A new research has found that plague has been infecting humans since the beginning of the Bronze Age, more than 5,000 years ago.
The findings based on analysis of ancient DNA suggest that plague was endemic in the human populations of Eurasia at least 3,000 years before the first plague pandemic in historical records -- the Plague of Justinian in 541 AD.
The researchers also found that the ancestral plague would have been predominantly spread by human-to-human contact -- until genetic mutations allowed Yersinia pestis (Y. pestis), the bacteria that causes plague, to survive in the gut of fleas.
These mutations, which may have occurred near the turn of the first millennium BC, gave rise to the bubonic form of plague that spreads at terrifying speed through flea -- and consequently rat - carriers, the study said.
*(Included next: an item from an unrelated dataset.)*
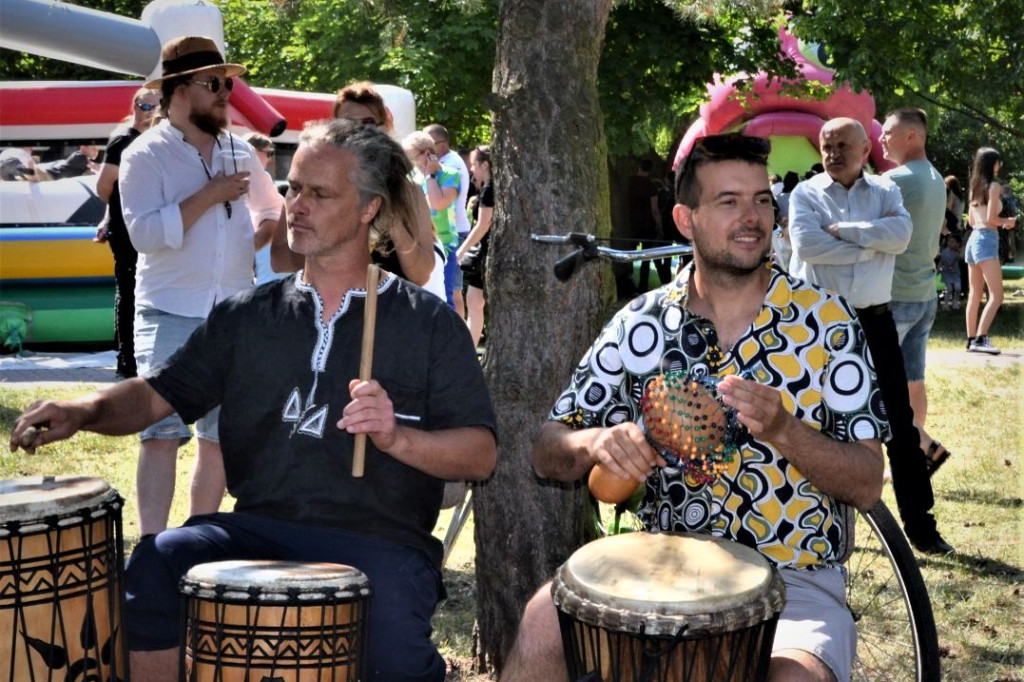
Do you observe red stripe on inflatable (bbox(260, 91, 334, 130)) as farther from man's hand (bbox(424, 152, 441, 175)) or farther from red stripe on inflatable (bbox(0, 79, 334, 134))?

The bubonic plague caused the pandemics that decimated global populations, including the Black Death, which wiped out half the population of Europe in the 14th century.
"We found that the Y. pestis lineage originated and was widespread much earlier than previously thought, and we narrowed the time window as to when and how it developed," said senior study author Eske Willerslev, professor at the University of Cambridge.
Researchers analyzed ancient genomes extracted from the teeth of 101 adults dating from the Bronze Age and found across the Eurasian landmass from Siberia to Poland.
They found Y. pestis bacteria in the DNA of seven of the adults, the oldest of whom died 5,783 years ago -- the earliest evidence of plague.
Researchers concluded these early strains of plague could not have been carried by fleas.
"The Bronze Age is the edge of history, and ancient DNA is making what happened at this critical time more visible," study co-author Robert Foley from Cambridge University noted.
The plague that stalked populations for much of the Bronze Age must have been pneumonic, which directly affects the respiratory system and causes desperate, hacking coughing fits just before death, the study noted.
Breathing around infected people leads to inhalation of the bacteria, the crux of its human-to-human transmission, the researchers said.
The findings were detailed in the journal Cell.